§ **Recorded data**:
»»
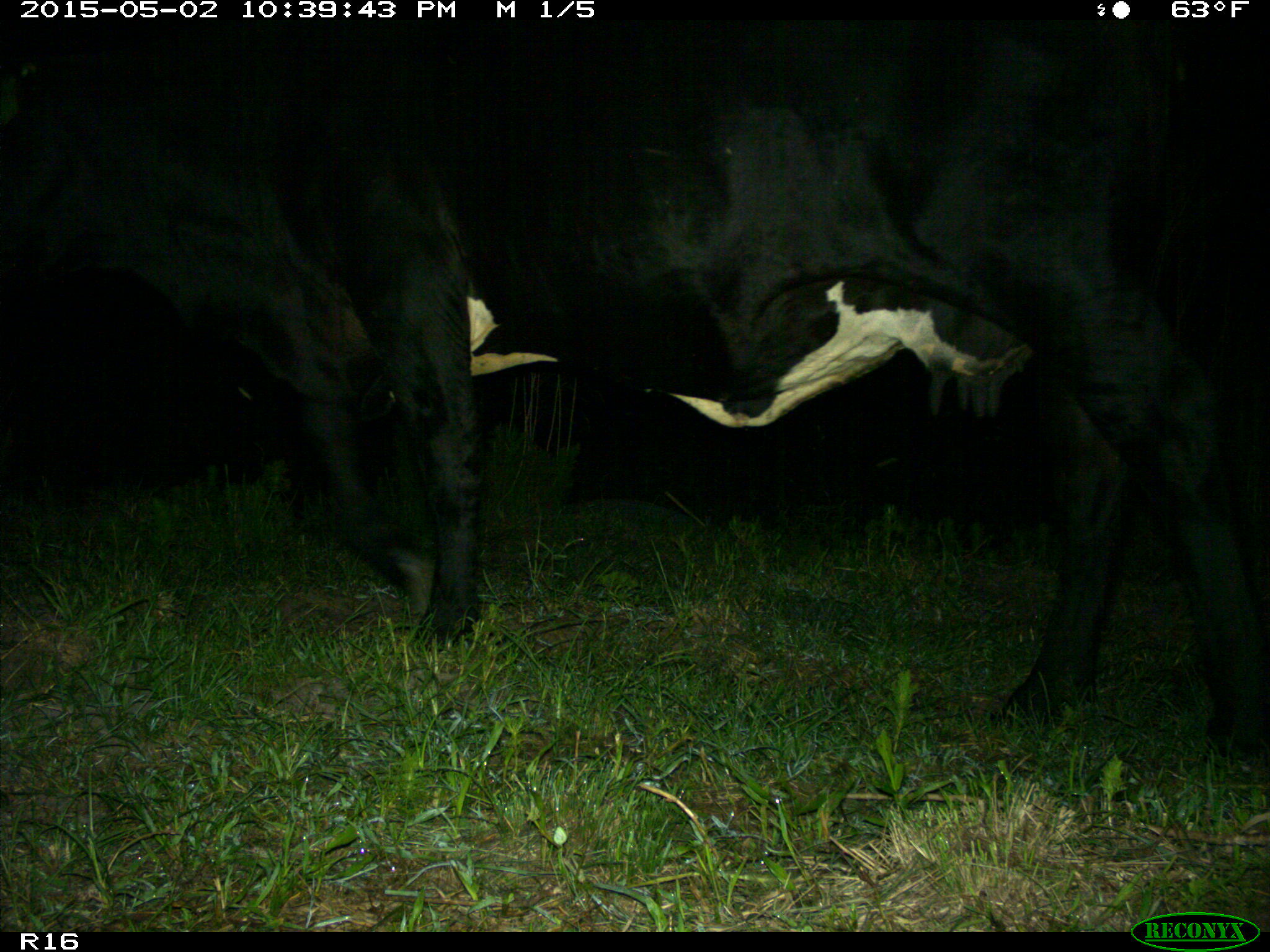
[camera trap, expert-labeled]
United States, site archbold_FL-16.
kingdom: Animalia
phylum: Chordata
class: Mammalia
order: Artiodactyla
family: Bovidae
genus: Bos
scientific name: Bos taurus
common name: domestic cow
««
The lines from the one containing "order: Artiodactyla" through the last line of the material above are to be copied exactly, both ends included.

§ **Result**:
order: Artiodactyla
family: Bovidae
genus: Bos
scientific name: Bos taurus
common name: domestic cow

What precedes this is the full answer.